Operating Room Fires – Increasingly Prevalent Problem Presents Potential For Product Innovation

Operating room fires, once thought to be rare, isolated incidents, apparently are more prevalent than previously realized. The nonprofit healthcare research organization ECRI Institute published a report suggesting that hundreds of fires occur during the roughly 50 million inpatient and outpatient procedures that take place annually, often resulting in serious injury or death. This is a significant increase from the 50-100 previously estimated by patient safety organizations.

Some medical groups say fires have increased over the past two decades with the increased use of lasers and tools employing electric current. The ECRI estimates that 44 percent of operating room fires occur during head, face, neck or chest surgery in which electrical surgical tools and lasers are too close to the oxygen the patients are breathing.

The current ideology is that the basic elements of fire – heat, fuel, and oxidizer – are always present during surgery, and only through training and instituting stricter guidelines can these horrible accidents be prevented. Unfortunately, few products exist that could lower the risk of operating room fires and explosions. This suggests that the market for such products presents a potentially lucrative opportunity for medical device and pharmaceutical companies to focus their research and development. A patent review similarly shows little activity in this area, again leading to the conclusion that opportunity awards imaginative innovators.

Fuel Is Abundant in the OR

Fuels commonly found in the operating theater include prepping agents like degreasers (ether, and acetone), aerosol adhesives, and tinctures such as hibitane, merthiolate, and duraprep. Other fuels include supplies: drapes, gowns, masks, hoods, caps, shoe covers, instrument and equipment drapes and covers, egg-crate mattresses, mattresses and pillows, blankets, gauze, sponges, dressings, ointments such as petroleum jelly, paraffin and white wax, flexible endoscopes, covering for fiber optic cables, gloves, stethoscope tubing, smoke evacuator hoses and other equipment/supplies used in the OR.

Oxidizers in the OR include oxygen enriched mixtures above 21 percent oxygen used to ensure proper oxygenation of the patient during anesthesia. Whenever the oxygen concentration is above 21 percent, an oxygen enriched atmosphere exists with the potential to feed fires. Oxygen is supplied via anesthesia devices, ventilators, wall outlets, or gas cylinders and all are potentially hazardous. Oxygen can also come from the thermal decomposition of nitrous oxide, which should also be considered an oxygen-enriched atmosphere.
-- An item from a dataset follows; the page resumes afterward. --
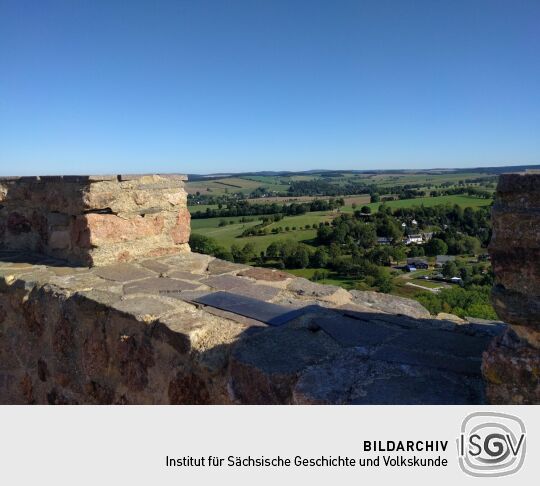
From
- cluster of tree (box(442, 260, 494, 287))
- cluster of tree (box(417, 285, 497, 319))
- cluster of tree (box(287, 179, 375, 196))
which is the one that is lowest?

Materials such as drapes absorb oxygen and retain it for some time which makes them easier to ignite, causes them to burn faster and hotter, and makes them much harder to extinguish.

The Key Is Controlling Heat Sources

The introduction of lasers, electro-surgical tools and other exothermic surgical instruments has significantly increased the incidence and risk associated with operating theater fires. ECRI notes that the key to preventing fires involving surgical patients is controlling the OR’s various heat sources and preventing them from contacting fuels. Beyond that, however is the potential to reduce the chances materials will combust. Currently, the medical community is completely reliant on alcohol-based antiseptic products and surgical textiles that trap oxygen within their fibers. With the current surgical antiseptic industry alone worth over $500 million dollars, a company that can develop a fire-resistant alternative that offers the same antimicrobial protection found in traditional alcoholic based antiseptics could dominate this market and become an industry leader and innovator.
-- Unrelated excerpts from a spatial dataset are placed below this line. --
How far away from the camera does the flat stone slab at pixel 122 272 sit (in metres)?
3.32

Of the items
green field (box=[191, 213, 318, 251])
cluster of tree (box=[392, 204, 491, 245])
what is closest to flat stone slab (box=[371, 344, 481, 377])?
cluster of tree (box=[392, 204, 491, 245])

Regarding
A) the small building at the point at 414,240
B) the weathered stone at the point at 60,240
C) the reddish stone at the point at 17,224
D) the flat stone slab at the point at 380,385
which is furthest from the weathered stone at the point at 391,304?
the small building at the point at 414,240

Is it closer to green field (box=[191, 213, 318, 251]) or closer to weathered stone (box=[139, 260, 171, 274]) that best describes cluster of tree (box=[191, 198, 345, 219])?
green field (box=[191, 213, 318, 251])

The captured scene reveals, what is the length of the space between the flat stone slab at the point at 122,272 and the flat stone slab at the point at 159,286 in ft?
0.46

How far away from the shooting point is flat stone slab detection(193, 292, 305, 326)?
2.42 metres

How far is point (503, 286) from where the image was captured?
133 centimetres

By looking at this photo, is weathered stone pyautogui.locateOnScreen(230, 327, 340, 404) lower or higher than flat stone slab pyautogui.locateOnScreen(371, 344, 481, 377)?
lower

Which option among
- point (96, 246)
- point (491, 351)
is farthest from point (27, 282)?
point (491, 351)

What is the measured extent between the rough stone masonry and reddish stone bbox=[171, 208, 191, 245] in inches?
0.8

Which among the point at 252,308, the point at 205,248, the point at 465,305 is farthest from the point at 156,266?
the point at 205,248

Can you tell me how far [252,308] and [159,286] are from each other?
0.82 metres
Just a Few Patents Recently Filed

However, few companies appear to be innovating in this area. Patenting activity, for example, suggests that medical device and pharmaceutical companies have not realized the opportunity that exists in technologies that could launch them as the new industry leaders. In fact, the few recent patents addressing preventative technology innovations are exclusively assigned to individual inventors.

One such patent, for example, describes a fire-resistant phosphate composition with antibacterial, antiviral and fungicidal properties that claims to be ecologically pure, non-toxic, non-carcinogenic and non-allergic. Another patent describes a surgical drape designed to prevent the buildup of trapped oxygen and thereby decrease the risk of fire. Yet another describes an oxygen sensor system that would sound an alarm if oxygen levels are unsafe.

The fact that these fires were significantly under-reported but are now gaining extensive media scrutiny increases the need for innovative companies to address minimizing these risks through their product development strategies. The lack of innovative patents indicates there is a potential to tap into a severely deficient market opportunity. Are you up for the challenge?